I just read in Heather King's "Fools for Christ: Fifty Divine Eccentric Artists Martyrs Stigmatists and Unsung Saints" about Maria Yudina, the brilliant pianist, wacky and holy and wonderful woman whose music touched the heart of Stalin in his last, darkest days when he heard her perform on the radio. He gratuitously sent her 20,000 rubles. She wrote back (I paraphrase): "Thank you for your aid to me...I will pray for you every day and night that God will forgive you for your many sins. He will forgive you because He is merciful." When Stalin read the note, his aides were shocked that he not raise his eyebrow, his casual manner of ordering an assassination. I read elsewhere that he died listening to her music. 

Scripture, Tradition and all the saints believe in hell but much more in mercy: think Fatima, St. Therese, St. Maria Gioretti, St. Faustina. My own favorite passage about hell is when Jesus says: "The gates of hell shall not prevail against my Church." My traditional Catholic imagination had always misunderstood this saying as "the storms of hell shall not prevail against the Church whose gates are strong." But Jesus actually said the opposite: Hell is on defense sequestered behind its gates, Christ and the Church are on offence, and the defense will not hold.

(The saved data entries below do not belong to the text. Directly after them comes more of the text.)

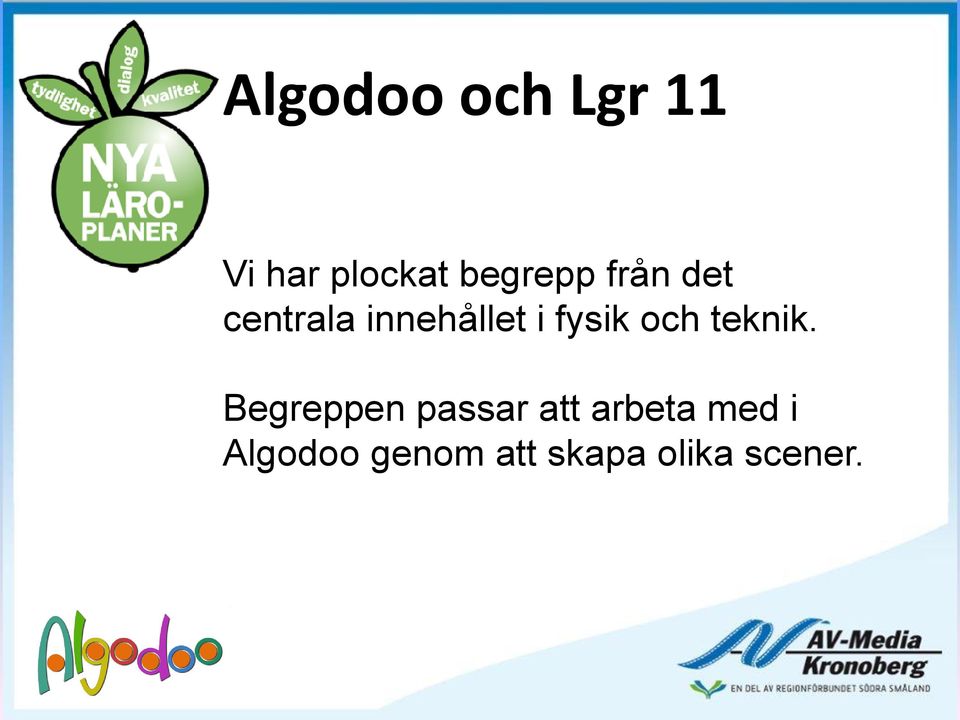 tydlighet dialog kvalitet
NYA LÄRO-PLANER

Algodoo och Lgr 11

Vi har plockat begrepp från det centrala innehållet i fysik och teknik.

Begreppen passar att arbeta med i Algodoo genom att skapa olika scener.

Algodoo

AV-Media Kronoberg
EN DEL AV REGIONFÖRBUNDET SÖDRA SMÅLAND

The best defense is a strong offense. Hell is real. Hell is present here and now and so many are entrapped. Perhaps speculation about the "population of hell" is not so helpful since we are in the middle of the fray. We need courage, trust, confidence, assertiveness, fierceness, fearlessness, recklessness...like Maria Yudina...to storm the gates of hell and rescue those entrapped, even Stalin.